I am trying to show that the double integral over $\mathbb{R}^2$ of the joint PDF of Gaussian Distribution is $1$. I am looking at:
$$\frac{1}{2\pi} \cdot \frac{1}{\sqrt{a^2b^2-c^2}} \iint_{\mathbb{R^2}} \exp\left\{\frac{-(a^2(x-m)^2 - 2c(x-m)(y-n)+b^2(y-n)^2)}{2(a^2b^2 - c^2)}\right\} dx dy$$
where $m, n \in\mathbb{R}$, $a>0, b>0$, and $c \in \mathbb{R}$ s.t. $|c| < ab$.

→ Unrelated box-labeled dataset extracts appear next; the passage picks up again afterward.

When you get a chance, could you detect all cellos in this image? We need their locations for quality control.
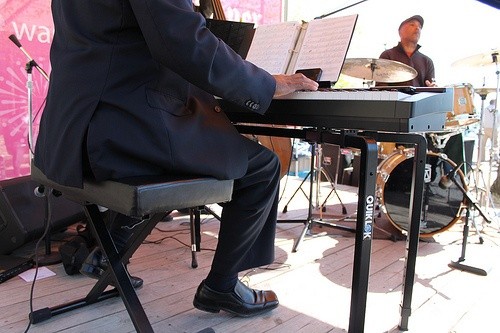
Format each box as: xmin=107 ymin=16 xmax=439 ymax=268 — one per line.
xmin=211 ymin=0 xmax=293 ymax=178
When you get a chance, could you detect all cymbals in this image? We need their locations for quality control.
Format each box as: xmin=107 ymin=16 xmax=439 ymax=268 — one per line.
xmin=341 ymin=58 xmax=418 ymax=83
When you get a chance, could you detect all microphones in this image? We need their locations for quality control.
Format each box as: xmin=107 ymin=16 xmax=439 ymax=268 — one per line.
xmin=439 ymin=162 xmax=465 ymax=189
xmin=34 ymin=183 xmax=46 ymax=197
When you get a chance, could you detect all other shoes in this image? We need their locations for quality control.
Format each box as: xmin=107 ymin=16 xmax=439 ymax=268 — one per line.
xmin=59 ymin=237 xmax=91 ymax=276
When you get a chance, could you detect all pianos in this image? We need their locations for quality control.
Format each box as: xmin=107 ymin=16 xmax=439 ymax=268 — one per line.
xmin=216 ymin=85 xmax=453 ymax=332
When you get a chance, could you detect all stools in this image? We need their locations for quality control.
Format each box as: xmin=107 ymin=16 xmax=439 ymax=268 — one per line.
xmin=28 ymin=160 xmax=235 ymax=333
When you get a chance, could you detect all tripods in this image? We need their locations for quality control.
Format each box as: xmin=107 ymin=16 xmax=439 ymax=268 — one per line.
xmin=277 ymin=143 xmax=356 ymax=253
xmin=465 ymin=96 xmax=500 ymax=232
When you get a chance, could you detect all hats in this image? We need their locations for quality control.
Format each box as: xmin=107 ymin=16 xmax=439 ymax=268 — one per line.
xmin=397 ymin=15 xmax=424 ymax=30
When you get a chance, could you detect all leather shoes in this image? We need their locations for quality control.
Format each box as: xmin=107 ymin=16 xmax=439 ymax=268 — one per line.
xmin=79 ymin=247 xmax=144 ymax=288
xmin=193 ymin=280 xmax=279 ymax=317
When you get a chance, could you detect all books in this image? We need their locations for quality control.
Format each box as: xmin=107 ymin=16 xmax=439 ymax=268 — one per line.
xmin=242 ymin=14 xmax=359 ymax=84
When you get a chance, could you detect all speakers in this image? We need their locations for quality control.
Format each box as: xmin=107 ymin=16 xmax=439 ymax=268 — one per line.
xmin=0 ymin=175 xmax=87 ymax=254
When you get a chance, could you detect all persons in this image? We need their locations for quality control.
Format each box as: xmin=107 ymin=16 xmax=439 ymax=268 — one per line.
xmin=34 ymin=0 xmax=319 ymax=317
xmin=376 ymin=15 xmax=455 ymax=175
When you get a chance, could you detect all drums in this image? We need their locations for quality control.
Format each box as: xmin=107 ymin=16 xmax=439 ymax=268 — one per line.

How I'm attempting to solve this is by trying to get an upper bound of this integral by removing $c$ in the exponent of the integral, and replacing it by $ab$, and then completing the square so that the term in the exponent gives :
$$\exp\left\{\frac{-(a(x-m) + b(y-n))^2}{2a^2b^2-c^2}\right\}$$ and trying to use the fact that the integral of $$\exp\left\{\frac{-(x^2+y^2)}{2}\right\}$$ gives $\sqrt{2\pi}$. But I don't really know exactly how to connect these two statements.
If anyone could help it would be appreciated. I am only looking for ways to do this with integration tricks.
Consider a $n$-dimensional normal distribution $N(\mu ,\Sigma )$ where $\Sigma $ is a spd matrix. You can assume $\mu =0$ (do a change of variables). Let's compute $$I=\int_{R^n} e^{-1/2 x^T\Sigma ^{-1} x} dx_1 \cdots dx_n$$ where $x$ is a column vector of $x_i$s. Since $\Sigma$ is spd, it admits a Cholesky decomposition $\Sigma ^{-1} =A^T A$ so in the exponent we really have $-1/2 x^T A^TAx=-1/2(Ax)^TAx$. Then we can introduce a new variable (vector) $y=Ax$ and by multivariate chain rule obtain $$I=|A|^{-1}\int_{R^n} e^{-1/2y^Ty}dy_1\cdots dy_n=|A|^{-1}\int_{R^n}e^{-1/2(y_1^2+\cdots y_n^2)}dy_1\cdots dy_n$$ Here $|A|$ denotes the determinant of $A$. But this integral breaks up into $n$ copies of$$\int_Re^{-t^2/2}dt=\sqrt{2\pi}$$ so $$I=|A|^{-1}\sqrt{2\pi}^n$$ Now from $\Sigma^{-1}=A^TA$ follows that $|A|=|\Sigma|^{-1/2}$ and finally $$1=\frac{I|A|}{\sqrt{2\pi}^n}=\frac{I}{\sqrt{2\pi}^n\sqrt{|\Sigma|}}$$ which is precisely the integral of the density of $N(0,\Sigma)$.